» **Task to carry out**:
In the material below, repeat only the lines from the one that holds "Which entry among" through the final line, exactly as they stand.

» **Items**:
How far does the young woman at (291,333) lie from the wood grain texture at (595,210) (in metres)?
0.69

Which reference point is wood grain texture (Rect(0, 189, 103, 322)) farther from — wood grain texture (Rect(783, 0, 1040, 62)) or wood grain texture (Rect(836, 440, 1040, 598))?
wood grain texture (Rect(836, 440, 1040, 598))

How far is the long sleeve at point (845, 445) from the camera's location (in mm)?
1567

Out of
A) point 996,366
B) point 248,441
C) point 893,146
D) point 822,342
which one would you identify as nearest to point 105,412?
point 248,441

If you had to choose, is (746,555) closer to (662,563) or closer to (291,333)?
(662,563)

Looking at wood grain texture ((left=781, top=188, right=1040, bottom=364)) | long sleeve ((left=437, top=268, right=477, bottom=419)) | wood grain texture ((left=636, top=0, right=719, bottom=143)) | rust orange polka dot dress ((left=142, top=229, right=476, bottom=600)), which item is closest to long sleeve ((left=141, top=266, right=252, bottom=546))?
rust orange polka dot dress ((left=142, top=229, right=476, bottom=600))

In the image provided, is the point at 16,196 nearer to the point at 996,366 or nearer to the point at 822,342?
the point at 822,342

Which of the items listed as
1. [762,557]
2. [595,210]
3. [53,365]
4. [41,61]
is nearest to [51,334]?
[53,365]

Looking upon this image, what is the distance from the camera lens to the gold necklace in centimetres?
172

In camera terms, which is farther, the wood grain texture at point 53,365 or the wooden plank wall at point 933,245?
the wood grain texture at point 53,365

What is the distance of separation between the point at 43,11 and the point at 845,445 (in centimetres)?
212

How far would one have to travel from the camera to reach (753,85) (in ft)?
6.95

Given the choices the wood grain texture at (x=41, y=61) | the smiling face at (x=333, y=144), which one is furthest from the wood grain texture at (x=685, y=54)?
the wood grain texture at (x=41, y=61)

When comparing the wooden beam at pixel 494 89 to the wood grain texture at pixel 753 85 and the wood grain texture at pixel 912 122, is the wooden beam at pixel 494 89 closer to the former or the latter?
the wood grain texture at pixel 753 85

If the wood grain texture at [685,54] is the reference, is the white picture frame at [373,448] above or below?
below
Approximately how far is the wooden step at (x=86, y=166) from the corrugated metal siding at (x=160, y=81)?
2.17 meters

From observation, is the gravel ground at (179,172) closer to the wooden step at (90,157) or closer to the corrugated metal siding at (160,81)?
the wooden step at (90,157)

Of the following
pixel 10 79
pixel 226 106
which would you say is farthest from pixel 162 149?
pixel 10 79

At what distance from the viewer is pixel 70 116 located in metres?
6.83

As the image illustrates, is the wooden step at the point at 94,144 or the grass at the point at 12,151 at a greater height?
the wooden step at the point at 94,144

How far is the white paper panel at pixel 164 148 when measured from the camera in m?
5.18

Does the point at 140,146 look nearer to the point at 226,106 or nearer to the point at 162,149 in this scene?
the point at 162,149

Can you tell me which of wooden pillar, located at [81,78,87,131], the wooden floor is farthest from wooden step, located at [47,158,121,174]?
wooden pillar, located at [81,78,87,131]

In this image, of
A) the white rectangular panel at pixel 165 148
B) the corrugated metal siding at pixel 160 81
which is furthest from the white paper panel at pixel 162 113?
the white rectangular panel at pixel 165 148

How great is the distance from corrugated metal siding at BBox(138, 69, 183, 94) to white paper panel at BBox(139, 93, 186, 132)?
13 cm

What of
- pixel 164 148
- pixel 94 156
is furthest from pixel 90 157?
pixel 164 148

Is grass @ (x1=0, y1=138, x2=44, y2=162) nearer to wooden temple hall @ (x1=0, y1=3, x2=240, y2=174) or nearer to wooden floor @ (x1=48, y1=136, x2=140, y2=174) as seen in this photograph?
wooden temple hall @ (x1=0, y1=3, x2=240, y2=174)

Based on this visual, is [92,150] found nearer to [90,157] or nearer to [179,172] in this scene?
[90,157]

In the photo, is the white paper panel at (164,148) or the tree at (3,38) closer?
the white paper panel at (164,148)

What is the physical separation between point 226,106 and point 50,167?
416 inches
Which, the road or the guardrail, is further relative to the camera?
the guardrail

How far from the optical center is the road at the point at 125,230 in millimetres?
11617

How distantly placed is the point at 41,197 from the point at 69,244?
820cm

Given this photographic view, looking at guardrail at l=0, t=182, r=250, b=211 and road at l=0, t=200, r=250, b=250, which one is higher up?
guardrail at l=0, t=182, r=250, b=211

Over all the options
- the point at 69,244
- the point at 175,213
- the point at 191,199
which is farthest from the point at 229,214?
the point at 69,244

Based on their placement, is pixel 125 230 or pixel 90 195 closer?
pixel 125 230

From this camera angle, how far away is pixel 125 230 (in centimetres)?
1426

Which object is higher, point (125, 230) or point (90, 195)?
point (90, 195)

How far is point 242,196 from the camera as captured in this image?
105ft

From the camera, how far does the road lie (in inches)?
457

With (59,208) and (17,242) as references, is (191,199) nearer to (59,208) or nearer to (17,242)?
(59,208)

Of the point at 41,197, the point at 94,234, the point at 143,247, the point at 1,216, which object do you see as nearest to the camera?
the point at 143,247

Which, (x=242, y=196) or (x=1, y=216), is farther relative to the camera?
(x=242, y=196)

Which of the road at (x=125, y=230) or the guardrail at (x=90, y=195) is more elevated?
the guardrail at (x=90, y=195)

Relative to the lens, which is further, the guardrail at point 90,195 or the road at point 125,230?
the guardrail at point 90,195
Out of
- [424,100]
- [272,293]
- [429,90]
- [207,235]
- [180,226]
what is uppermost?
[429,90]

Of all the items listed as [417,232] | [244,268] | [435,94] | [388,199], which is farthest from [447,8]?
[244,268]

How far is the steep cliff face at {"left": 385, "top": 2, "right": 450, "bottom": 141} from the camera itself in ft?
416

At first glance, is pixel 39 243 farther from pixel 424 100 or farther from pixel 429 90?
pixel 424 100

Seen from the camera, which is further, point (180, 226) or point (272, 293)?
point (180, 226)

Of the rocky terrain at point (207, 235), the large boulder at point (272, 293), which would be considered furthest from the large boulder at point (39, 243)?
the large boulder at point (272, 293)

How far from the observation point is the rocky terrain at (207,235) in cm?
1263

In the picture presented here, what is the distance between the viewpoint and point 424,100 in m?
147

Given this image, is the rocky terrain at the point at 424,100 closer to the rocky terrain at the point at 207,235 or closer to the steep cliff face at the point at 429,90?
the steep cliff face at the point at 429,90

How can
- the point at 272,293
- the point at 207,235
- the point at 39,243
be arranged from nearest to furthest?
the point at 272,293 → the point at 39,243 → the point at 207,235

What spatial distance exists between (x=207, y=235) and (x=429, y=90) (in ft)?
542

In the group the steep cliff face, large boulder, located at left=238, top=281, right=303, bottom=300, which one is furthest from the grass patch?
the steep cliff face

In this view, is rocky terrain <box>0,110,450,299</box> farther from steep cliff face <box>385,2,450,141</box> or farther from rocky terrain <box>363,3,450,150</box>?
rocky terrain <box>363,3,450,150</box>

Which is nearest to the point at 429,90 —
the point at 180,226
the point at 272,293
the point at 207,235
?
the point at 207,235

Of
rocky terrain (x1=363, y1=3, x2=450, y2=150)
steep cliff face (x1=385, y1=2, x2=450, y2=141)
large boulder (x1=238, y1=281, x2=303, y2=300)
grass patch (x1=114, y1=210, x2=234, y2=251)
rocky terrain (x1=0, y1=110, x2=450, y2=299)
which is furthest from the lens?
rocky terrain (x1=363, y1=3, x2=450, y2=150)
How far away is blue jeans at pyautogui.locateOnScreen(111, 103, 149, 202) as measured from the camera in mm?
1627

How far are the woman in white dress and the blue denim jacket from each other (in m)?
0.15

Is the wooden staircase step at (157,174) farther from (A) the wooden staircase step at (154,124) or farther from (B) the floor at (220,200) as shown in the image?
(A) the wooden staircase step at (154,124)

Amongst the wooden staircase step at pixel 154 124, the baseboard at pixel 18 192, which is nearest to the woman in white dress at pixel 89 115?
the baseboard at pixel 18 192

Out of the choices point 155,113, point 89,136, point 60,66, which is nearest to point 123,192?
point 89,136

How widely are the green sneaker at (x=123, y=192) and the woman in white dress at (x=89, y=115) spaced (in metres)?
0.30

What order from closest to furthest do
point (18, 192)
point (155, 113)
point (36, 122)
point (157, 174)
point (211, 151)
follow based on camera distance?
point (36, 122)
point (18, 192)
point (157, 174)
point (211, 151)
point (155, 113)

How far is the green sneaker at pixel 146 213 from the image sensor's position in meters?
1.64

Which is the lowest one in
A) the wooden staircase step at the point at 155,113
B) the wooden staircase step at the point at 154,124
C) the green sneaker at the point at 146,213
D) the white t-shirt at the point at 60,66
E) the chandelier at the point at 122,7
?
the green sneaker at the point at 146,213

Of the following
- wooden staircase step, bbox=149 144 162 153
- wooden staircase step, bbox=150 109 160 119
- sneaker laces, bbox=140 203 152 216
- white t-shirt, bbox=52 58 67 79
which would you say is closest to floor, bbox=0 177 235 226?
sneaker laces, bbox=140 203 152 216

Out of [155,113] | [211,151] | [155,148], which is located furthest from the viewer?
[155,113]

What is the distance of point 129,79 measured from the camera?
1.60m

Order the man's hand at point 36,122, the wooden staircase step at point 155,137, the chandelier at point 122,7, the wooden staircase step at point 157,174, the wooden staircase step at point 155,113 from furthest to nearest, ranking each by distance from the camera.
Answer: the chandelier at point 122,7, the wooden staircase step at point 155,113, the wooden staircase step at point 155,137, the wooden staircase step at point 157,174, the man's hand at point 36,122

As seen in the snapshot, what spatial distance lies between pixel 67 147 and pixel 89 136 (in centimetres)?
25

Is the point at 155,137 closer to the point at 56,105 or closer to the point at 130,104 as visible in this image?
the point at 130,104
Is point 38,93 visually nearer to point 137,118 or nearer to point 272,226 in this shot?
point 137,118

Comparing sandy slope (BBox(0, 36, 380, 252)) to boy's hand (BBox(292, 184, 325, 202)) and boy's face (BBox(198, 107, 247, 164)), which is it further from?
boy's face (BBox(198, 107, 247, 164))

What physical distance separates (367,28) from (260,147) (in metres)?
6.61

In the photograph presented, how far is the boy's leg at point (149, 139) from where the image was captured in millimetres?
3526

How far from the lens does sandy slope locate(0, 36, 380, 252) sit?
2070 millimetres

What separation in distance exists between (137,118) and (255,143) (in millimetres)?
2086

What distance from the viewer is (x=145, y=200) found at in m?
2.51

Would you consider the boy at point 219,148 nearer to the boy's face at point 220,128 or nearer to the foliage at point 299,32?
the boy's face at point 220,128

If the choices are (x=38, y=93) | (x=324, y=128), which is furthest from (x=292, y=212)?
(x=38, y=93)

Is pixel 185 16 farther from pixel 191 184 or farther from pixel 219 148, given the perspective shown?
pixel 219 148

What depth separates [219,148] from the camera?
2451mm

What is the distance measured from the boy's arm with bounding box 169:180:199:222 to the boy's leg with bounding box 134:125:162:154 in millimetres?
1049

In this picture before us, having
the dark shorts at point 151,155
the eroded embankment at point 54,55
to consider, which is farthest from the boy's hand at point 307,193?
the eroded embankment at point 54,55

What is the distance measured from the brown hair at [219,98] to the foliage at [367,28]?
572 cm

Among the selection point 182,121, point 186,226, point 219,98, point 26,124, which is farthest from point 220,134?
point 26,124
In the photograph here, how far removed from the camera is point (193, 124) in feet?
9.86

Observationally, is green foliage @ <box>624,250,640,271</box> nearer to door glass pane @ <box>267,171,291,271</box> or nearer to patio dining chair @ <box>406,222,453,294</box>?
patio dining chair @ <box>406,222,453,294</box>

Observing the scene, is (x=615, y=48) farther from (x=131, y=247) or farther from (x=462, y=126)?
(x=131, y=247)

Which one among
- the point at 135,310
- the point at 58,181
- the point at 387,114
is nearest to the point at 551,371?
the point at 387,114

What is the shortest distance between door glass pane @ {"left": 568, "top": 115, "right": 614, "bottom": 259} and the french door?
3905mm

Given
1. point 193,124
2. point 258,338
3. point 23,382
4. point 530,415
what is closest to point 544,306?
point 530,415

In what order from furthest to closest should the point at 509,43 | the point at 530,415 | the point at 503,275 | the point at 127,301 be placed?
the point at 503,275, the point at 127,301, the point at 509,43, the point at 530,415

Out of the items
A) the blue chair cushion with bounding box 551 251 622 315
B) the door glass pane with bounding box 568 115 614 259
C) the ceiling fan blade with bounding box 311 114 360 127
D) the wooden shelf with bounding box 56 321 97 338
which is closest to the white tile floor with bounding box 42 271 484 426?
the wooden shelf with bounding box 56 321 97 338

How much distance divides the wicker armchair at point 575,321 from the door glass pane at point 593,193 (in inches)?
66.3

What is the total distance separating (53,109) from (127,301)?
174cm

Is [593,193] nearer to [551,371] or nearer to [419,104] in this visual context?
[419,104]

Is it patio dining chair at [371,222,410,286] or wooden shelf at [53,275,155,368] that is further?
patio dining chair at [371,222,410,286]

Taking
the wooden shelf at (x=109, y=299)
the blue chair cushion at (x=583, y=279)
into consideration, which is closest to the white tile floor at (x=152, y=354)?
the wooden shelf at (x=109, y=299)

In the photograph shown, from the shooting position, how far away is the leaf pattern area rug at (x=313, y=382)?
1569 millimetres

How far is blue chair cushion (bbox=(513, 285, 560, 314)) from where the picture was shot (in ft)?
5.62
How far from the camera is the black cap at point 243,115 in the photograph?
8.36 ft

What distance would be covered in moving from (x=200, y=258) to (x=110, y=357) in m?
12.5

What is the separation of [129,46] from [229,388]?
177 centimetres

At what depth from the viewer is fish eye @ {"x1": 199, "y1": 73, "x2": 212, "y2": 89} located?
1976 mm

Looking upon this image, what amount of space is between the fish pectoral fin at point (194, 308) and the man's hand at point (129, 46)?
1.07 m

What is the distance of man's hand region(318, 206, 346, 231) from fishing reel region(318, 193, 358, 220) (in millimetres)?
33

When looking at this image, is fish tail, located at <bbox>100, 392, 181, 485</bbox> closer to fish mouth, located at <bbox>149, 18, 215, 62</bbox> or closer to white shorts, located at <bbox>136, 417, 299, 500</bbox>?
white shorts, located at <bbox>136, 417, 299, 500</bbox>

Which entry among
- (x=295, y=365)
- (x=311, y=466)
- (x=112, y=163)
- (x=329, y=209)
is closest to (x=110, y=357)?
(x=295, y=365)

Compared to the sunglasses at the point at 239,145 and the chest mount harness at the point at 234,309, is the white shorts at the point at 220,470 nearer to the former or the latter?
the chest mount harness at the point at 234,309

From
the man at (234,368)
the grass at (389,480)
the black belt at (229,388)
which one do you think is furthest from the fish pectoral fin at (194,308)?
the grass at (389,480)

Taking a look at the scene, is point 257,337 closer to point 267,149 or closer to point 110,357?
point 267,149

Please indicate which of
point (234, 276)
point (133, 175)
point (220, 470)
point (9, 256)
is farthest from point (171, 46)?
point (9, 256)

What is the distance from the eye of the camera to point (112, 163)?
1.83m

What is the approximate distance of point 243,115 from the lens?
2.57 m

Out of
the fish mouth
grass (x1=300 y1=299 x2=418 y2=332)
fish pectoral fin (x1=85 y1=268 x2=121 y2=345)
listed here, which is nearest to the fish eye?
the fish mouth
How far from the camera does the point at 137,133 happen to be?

» **Expected output**:
Which entry among
- (x=295, y=365)
- (x=311, y=466)
- (x=112, y=163)
- (x=329, y=209)
is closest to (x=110, y=357)?
(x=295, y=365)

Compared to the sunglasses at the point at 239,145 and the chest mount harness at the point at 234,309, is the white shorts at the point at 220,470 nearer to the former or the latter?
the chest mount harness at the point at 234,309

From
the man at (234,368)
the grass at (389,480)
the black belt at (229,388)
which one do you think is furthest from the fish pectoral fin at (194,308)?
the grass at (389,480)

Taking a look at the scene, is point 257,337 closer to point 267,149 or closer to point 110,357?
point 267,149

Please indicate which of
point (234, 276)
point (133, 175)
point (220, 470)
point (9, 256)
is farthest from point (171, 46)?
point (9, 256)

What is the distance from the eye of the camera to point (112, 163)?
1.83m

What is the approximate distance of point 243,115 from the lens?
2.57 m

Out of
the fish mouth
grass (x1=300 y1=299 x2=418 y2=332)
fish pectoral fin (x1=85 y1=268 x2=121 y2=345)
listed here, which is nearest to the fish eye?
the fish mouth
How far from the camera does the point at 137,133 happen to be?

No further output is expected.